In R, how to impute right-censored missing data to follow the assumed distribution?

243 Views Asked by At

Earlier on, random imputation of left-censored data to follow the assumed distribution has been explained here in Stack Overflow. Than can be easily achieved with the censlm package.

But what if I wanted to do something similar for right-censored data?

First, imputation of left-censored missing data (image annotation code omitted):

library(ggplot2)
library(dplyr)
set.seed(123)

# Simulate log-normally distributed biomarker data
original_data <- rlnorm(10000, 2.3, 0.4)

# Display minimum value
min(original_data)
#> [1] 2.142283

# Set the lower limit of quantification (= LLOQ)
lloq <- 8

# Erase values below lloq for plotting purposes
left_censored_data <- replace(original_data, original_data < lloq, NA) %>% na.omit()

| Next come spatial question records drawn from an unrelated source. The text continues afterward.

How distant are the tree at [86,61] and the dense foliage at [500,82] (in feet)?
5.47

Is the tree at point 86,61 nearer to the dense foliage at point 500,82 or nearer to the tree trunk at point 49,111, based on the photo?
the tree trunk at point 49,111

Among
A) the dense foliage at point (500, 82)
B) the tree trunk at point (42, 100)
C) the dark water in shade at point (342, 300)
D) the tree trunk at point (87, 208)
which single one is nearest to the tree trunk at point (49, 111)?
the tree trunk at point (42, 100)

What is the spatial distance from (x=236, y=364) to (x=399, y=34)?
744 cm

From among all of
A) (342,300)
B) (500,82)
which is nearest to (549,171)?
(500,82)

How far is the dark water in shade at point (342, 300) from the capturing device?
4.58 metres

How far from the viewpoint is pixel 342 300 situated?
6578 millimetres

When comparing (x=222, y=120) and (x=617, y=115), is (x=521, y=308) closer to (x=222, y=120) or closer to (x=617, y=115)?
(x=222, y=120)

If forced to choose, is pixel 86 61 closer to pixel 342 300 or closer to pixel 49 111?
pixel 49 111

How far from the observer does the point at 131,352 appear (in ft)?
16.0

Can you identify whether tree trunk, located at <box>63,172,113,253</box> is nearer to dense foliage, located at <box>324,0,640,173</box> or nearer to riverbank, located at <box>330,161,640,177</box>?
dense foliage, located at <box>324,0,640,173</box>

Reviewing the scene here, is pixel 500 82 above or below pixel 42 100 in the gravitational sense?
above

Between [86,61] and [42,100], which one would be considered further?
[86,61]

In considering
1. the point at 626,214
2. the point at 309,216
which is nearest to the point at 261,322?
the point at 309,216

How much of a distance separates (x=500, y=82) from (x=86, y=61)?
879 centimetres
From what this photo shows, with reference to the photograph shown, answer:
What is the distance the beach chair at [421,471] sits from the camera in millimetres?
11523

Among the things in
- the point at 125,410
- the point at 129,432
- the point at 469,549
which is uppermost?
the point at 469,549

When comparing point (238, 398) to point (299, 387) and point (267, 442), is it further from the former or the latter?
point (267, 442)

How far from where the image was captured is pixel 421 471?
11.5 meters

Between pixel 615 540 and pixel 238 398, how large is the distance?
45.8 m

# Display left-censored data (values below LLOQ erased)
ggplot() +
  geom_histogram(aes(left_censored_data), binwidth = 0.3) 


Created on 2023-08-26 with reprex v2.0.2

The missing left-censored values can be easily imputed randomly with the censlm package, with log-normal distribution here assumed (image annotation code omitted):

library(censlm)

# For imputation, replace values below LLOQ with the LLOQ value
obs <- replace(original_data, original_data < lloq, lloq)

# Compute (random) imputations with {censlm} to fill back the distribution below LLOQ
fit <- clm(log(obs) ~ 1, left = log(lloq))
imputed_data <- exp(imputed(fit))

# Combine the original and imputed data in long format for plotting purposes
overlayed <- data.frame(original_data, imputed_data)
overlayed <- stack(overlayed[, c(1,2)])
names(overlayed) <- c("values", "data_frame")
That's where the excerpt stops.